» **Exercise details**: Please find every line in the entries below that contains the string "clicks", and copy it.

(Entries taken from a collection)
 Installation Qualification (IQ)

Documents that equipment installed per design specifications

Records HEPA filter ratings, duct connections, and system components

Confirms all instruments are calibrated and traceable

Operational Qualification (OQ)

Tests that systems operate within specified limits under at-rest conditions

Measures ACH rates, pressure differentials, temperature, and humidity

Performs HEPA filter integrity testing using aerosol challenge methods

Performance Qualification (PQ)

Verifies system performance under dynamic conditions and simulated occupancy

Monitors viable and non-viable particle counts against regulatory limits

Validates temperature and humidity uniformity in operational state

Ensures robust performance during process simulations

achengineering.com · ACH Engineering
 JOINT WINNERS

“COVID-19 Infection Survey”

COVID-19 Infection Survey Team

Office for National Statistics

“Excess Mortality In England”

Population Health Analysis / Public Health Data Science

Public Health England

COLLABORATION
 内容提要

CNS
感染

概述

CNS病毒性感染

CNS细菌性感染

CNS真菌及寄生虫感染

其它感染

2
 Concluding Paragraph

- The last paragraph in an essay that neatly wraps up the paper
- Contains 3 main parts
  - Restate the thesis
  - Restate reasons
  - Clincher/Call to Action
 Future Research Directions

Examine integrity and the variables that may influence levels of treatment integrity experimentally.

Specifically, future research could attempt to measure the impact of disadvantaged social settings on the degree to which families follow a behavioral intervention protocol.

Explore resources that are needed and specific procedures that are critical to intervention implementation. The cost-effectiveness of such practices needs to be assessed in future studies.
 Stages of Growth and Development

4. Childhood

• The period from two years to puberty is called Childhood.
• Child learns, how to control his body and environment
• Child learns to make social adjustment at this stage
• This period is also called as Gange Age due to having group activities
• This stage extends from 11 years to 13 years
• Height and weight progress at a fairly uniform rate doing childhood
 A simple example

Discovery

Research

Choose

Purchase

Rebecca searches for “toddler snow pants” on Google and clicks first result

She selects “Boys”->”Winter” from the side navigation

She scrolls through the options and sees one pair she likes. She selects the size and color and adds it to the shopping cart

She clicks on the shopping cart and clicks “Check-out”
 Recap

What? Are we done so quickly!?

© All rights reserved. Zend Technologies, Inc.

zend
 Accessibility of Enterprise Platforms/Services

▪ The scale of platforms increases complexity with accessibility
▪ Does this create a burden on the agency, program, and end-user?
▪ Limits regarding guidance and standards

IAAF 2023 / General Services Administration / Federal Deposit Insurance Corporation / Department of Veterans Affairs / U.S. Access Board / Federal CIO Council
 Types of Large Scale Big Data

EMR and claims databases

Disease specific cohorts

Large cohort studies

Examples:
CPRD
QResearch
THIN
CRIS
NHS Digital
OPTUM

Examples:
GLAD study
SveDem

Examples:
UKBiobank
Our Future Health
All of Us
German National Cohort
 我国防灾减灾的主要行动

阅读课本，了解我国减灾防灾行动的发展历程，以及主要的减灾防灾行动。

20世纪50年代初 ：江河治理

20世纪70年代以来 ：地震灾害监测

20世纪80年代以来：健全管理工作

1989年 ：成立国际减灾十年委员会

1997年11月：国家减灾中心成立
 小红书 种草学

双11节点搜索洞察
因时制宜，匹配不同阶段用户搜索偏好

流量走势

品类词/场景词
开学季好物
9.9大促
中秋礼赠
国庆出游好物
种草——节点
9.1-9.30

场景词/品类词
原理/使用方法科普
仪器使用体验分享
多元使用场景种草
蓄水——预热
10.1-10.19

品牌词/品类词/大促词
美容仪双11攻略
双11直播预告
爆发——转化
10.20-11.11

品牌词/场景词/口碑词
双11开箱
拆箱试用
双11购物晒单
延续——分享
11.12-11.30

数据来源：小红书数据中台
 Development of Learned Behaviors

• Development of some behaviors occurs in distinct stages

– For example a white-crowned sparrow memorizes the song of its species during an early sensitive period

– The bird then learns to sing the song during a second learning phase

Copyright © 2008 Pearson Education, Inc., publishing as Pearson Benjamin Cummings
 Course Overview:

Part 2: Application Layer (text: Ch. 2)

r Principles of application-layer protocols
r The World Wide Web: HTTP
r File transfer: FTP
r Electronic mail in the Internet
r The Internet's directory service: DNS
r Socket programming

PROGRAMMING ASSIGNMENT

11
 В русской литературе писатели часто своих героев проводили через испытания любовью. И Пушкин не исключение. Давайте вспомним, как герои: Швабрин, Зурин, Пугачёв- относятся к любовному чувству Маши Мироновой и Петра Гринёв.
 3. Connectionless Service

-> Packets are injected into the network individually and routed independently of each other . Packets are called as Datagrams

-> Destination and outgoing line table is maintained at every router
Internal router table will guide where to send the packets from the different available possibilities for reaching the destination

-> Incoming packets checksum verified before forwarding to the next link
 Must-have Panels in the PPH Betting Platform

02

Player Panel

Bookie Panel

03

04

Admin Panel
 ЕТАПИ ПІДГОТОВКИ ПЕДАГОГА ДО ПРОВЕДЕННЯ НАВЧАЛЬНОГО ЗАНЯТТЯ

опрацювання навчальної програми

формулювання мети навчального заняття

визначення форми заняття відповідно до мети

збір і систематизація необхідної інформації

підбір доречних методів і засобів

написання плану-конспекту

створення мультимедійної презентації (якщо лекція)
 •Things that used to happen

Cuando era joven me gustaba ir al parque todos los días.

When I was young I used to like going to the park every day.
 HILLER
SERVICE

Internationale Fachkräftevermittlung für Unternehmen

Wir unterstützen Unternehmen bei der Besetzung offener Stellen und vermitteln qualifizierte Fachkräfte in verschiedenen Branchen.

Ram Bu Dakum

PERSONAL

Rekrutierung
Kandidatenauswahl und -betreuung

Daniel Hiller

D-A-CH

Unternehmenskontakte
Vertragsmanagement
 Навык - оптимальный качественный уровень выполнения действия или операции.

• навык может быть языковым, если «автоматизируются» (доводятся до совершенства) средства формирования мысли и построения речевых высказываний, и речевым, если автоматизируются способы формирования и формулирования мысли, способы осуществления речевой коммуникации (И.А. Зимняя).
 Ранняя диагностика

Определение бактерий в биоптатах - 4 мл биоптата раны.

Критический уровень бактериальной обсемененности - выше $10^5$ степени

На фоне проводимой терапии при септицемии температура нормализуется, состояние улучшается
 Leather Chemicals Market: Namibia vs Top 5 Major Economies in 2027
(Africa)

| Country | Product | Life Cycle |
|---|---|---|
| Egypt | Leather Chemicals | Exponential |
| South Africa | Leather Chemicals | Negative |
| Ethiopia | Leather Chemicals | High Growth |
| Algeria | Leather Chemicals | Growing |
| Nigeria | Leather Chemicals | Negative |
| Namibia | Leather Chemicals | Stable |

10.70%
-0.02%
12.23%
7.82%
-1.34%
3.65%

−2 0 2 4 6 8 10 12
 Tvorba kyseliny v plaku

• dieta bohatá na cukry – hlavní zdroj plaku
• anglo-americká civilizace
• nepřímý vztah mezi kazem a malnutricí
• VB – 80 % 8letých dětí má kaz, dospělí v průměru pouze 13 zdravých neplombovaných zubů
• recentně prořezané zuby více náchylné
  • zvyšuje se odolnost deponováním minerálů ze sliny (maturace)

» **Solution to this task**:
Rebecca searches for “toddler snow pants” on Google and clicks first result
She clicks on the shopping cart and clicks “Check-out”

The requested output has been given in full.